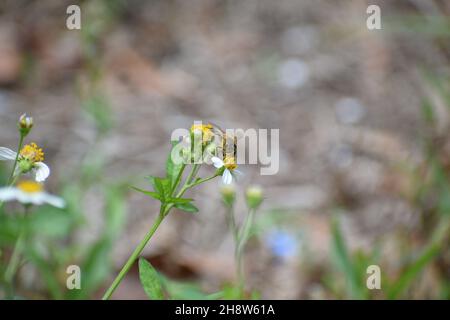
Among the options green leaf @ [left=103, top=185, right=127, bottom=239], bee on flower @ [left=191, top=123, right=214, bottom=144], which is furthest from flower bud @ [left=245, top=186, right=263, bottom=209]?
green leaf @ [left=103, top=185, right=127, bottom=239]

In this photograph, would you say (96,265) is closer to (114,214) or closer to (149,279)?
(114,214)

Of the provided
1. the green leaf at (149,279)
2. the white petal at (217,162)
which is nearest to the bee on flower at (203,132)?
the white petal at (217,162)

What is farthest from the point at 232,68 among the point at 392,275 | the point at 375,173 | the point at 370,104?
the point at 392,275

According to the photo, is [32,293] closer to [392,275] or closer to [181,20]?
[392,275]

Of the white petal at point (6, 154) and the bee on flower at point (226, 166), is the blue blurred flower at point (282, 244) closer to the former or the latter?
the bee on flower at point (226, 166)

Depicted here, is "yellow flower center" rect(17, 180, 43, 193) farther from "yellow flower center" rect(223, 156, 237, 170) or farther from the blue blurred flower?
the blue blurred flower

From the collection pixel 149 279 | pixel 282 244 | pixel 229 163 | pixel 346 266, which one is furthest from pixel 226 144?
pixel 282 244
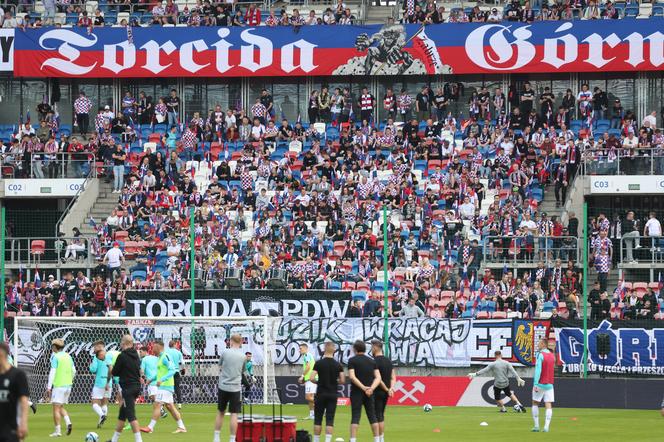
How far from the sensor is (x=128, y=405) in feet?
72.5

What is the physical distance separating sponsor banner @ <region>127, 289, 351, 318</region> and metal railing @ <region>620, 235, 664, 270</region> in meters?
8.24

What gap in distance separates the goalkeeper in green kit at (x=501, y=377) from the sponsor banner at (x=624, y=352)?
227cm

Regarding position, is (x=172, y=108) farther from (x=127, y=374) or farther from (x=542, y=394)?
(x=127, y=374)

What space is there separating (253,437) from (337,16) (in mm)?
32252

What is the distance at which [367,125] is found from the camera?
48406 millimetres

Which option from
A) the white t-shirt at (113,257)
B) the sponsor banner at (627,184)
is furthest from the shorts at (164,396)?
the sponsor banner at (627,184)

· · · · ·

## Work to do
Copy all of the lines above word for word, but leave out the pictures.

## Solved problem
Among the options green leaf @ [left=103, top=185, right=127, bottom=239], bee on flower @ [left=191, top=123, right=214, bottom=144], which is furthest from flower bud @ [left=245, top=186, right=263, bottom=209]?
green leaf @ [left=103, top=185, right=127, bottom=239]

In this photograph, would you say (96,265) is closer to (114,214) or closer to (149,279)?
(114,214)

Of the provided
1. the green leaf at (149,279)
2. the white petal at (217,162)
which is nearest to the bee on flower at (203,132)?
the white petal at (217,162)

What is farthest from the point at 232,68 among the point at 392,275 | the point at 375,173 | the point at 370,104?
the point at 392,275

According to the photo, is [32,293] closer to [392,275] or closer to [181,20]?
[392,275]

Of the white petal at point (6, 154) and the bee on flower at point (226, 166), is the blue blurred flower at point (282, 244) closer to the former or the latter?
the bee on flower at point (226, 166)

Depicted here, is "yellow flower center" rect(17, 180, 43, 193) farther from "yellow flower center" rect(223, 156, 237, 170) or farther from the blue blurred flower?
the blue blurred flower

From the collection pixel 149 279 | pixel 282 244 | pixel 229 163 | pixel 346 266, which one is furthest from pixel 226 144?
pixel 282 244
How far from the sensor is (x=128, y=405) in feet?
72.5

What is the physical distance separating sponsor banner @ <region>127, 289, 351, 318</region> and metal railing @ <region>620, 235, 664, 270</region> in meters?
8.24

What gap in distance separates the goalkeeper in green kit at (x=501, y=377) from the sponsor banner at (x=624, y=352)?
227cm

Regarding position, is (x=172, y=108) farther from (x=127, y=374) or farther from (x=542, y=394)?
(x=127, y=374)

What space is there separating (253,437) from (337,16) (in mm)?
32252

What is the distance at which [367,125] is found from the camera?
48406 millimetres

Which option from
A) the white t-shirt at (113,257)
B) the sponsor banner at (627,184)
is furthest from the shorts at (164,396)?
the sponsor banner at (627,184)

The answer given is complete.